_Prompt:_
The span to repeat in the listing below runs from the line containing "genus: Equus" to the line containing "category: elephant", inclusive. Repeat it exactly, and only it.

[Input records Boundary: Start]

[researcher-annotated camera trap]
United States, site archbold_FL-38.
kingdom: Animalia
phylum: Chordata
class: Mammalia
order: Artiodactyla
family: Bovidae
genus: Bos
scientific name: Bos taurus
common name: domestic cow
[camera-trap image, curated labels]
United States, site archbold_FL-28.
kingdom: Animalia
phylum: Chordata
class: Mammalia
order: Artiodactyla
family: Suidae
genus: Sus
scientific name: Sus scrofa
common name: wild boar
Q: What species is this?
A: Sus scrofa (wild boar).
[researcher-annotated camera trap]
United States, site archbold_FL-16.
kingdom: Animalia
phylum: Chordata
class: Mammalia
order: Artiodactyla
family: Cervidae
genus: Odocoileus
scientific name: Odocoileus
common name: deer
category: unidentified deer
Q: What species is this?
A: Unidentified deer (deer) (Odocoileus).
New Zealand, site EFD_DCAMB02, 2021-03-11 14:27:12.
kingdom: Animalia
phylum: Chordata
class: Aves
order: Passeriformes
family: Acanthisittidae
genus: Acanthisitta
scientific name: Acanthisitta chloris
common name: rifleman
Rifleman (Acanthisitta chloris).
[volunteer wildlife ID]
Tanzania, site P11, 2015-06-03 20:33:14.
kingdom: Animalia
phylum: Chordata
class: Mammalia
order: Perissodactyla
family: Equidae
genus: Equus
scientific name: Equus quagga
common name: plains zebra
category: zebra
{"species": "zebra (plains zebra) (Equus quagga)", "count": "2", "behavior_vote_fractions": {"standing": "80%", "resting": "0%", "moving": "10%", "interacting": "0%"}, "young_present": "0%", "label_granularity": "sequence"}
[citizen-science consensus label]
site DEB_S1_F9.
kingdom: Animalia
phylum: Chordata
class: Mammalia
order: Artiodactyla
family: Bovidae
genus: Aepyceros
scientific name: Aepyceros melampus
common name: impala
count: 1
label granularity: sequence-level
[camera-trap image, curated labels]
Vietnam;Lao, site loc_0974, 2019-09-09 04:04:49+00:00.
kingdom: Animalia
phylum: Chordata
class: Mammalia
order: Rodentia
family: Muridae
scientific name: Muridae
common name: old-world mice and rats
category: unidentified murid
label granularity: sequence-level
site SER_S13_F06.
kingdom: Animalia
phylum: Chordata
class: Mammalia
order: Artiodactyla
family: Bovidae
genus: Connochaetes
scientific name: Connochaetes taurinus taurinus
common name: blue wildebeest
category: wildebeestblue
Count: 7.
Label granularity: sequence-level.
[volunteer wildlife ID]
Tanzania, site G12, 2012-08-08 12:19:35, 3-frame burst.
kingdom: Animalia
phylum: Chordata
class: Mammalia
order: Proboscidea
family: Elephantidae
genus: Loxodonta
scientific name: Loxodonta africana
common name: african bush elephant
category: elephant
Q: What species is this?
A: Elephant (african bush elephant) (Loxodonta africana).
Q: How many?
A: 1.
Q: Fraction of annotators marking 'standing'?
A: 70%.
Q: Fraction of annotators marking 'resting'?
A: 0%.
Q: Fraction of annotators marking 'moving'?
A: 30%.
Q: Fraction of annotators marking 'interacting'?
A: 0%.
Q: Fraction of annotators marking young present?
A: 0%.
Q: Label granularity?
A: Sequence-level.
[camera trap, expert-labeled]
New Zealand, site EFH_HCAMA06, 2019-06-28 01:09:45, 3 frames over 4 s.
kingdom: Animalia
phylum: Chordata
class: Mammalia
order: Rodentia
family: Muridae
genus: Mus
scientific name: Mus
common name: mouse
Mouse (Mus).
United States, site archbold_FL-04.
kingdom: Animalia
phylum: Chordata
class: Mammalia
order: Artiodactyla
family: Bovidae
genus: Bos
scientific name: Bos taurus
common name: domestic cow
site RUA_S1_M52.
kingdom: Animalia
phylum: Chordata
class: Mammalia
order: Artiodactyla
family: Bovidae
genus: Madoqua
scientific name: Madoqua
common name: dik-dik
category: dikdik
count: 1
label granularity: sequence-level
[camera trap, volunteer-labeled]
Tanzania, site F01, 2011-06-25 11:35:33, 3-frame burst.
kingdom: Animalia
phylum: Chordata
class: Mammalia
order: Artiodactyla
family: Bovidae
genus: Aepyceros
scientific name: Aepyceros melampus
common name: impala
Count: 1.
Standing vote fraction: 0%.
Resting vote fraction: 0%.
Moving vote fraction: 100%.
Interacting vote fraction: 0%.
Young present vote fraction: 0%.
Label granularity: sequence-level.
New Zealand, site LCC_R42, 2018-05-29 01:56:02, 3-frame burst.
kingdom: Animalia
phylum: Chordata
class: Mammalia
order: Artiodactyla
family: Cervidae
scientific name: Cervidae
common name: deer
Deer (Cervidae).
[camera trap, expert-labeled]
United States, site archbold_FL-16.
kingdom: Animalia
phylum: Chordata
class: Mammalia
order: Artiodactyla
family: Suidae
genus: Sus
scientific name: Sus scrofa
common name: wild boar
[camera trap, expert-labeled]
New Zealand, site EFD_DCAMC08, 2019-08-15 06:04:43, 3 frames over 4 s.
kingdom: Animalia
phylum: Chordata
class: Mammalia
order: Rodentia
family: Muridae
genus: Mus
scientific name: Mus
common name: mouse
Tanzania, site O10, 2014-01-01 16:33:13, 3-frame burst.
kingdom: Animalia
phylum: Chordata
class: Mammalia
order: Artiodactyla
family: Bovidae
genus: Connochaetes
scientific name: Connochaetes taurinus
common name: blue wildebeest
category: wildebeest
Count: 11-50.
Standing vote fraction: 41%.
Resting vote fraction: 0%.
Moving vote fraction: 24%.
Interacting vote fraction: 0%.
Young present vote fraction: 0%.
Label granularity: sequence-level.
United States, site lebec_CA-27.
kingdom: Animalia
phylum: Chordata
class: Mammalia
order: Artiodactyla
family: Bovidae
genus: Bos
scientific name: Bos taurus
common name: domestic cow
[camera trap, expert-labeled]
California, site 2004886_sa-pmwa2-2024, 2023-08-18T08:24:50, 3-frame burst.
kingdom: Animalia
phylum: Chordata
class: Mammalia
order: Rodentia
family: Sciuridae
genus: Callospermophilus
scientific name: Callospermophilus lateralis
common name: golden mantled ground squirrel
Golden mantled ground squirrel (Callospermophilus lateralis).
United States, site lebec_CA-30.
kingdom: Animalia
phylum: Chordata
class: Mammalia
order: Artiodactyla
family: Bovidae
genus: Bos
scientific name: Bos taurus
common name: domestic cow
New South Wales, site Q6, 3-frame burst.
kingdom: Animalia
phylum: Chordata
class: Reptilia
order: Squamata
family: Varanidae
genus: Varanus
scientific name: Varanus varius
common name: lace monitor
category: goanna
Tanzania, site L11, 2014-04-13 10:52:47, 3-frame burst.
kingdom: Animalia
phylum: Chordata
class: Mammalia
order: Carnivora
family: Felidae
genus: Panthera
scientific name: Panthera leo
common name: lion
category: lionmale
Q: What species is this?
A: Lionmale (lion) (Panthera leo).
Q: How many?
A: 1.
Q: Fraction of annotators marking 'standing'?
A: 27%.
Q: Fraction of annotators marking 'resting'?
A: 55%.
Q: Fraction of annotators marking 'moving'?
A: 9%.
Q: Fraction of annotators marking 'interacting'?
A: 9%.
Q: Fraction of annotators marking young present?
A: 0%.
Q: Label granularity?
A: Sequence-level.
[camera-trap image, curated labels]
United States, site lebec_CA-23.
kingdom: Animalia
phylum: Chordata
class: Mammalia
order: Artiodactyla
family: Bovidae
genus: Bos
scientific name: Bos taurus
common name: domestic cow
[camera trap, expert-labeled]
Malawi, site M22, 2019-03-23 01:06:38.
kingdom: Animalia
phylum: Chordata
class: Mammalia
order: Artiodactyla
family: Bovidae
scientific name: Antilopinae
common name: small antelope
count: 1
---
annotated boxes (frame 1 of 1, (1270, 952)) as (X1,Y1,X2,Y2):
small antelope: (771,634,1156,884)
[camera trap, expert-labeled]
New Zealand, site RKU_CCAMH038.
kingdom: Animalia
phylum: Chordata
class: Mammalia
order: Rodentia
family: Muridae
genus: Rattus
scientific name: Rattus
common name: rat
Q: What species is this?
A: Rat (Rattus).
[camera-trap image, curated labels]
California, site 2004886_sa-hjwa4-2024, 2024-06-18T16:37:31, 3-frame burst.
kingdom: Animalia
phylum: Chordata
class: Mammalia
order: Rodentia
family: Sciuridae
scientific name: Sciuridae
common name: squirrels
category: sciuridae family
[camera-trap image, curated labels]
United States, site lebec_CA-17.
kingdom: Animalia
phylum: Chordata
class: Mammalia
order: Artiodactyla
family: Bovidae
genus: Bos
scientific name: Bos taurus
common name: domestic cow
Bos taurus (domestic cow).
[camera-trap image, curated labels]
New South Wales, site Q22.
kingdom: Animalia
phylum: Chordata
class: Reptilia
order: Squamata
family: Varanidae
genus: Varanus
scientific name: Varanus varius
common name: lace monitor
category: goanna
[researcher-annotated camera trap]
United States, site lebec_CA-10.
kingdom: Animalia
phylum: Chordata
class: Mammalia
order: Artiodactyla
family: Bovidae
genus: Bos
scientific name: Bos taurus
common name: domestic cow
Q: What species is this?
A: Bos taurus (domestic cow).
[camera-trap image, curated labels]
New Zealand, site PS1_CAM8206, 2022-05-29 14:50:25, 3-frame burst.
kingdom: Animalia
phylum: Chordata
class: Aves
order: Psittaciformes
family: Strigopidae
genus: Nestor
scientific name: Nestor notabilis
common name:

[Input records Boundary: End]

_Response area:_
genus: Equus
scientific name: Equus quagga
common name: plains zebra
category: zebra
{"species": "zebra (plains zebra) (Equus quagga)", "count": "2", "behavior_vote_fractions": {"standing": "80%", "resting": "0%", "moving": "10%", "interacting": "0%"}, "young_present": "0%", "label_granularity": "sequence"}
[citizen-science consensus label]
site DEB_S1_F9.
kingdom: Animalia
phylum: Chordata
class: Mammalia
order: Artiodactyla
family: Bovidae
genus: Aepyceros
scientific name: Aepyceros melampus
common name: impala
count: 1
label granularity: sequence-level
[camera-trap image, curated labels]
Vietnam;Lao, site loc_0974, 2019-09-09 04:04:49+00:00.
kingdom: Animalia
phylum: Chordata
class: Mammalia
order: Rodentia
family: Muridae
scientific name: Muridae
common name: old-world mice and rats
category: unidentified murid
label granularity: sequence-level
site SER_S13_F06.
kingdom: Animalia
phylum: Chordata
class: Mammalia
order: Artiodactyla
family: Bovidae
genus: Connochaetes
scientific name: Connochaetes taurinus taurinus
common name: blue wildebeest
category: wildebeestblue
Count: 7.
Label granularity: sequence-level.
[volunteer wildlife ID]
Tanzania, site G12, 2012-08-08 12:19:35, 3-frame burst.
kingdom: Animalia
phylum: Chordata
class: Mammalia
order: Proboscidea
family: Elephantidae
genus: Loxodonta
scientific name: Loxodonta africana
common name: african bush elephant
category: elephant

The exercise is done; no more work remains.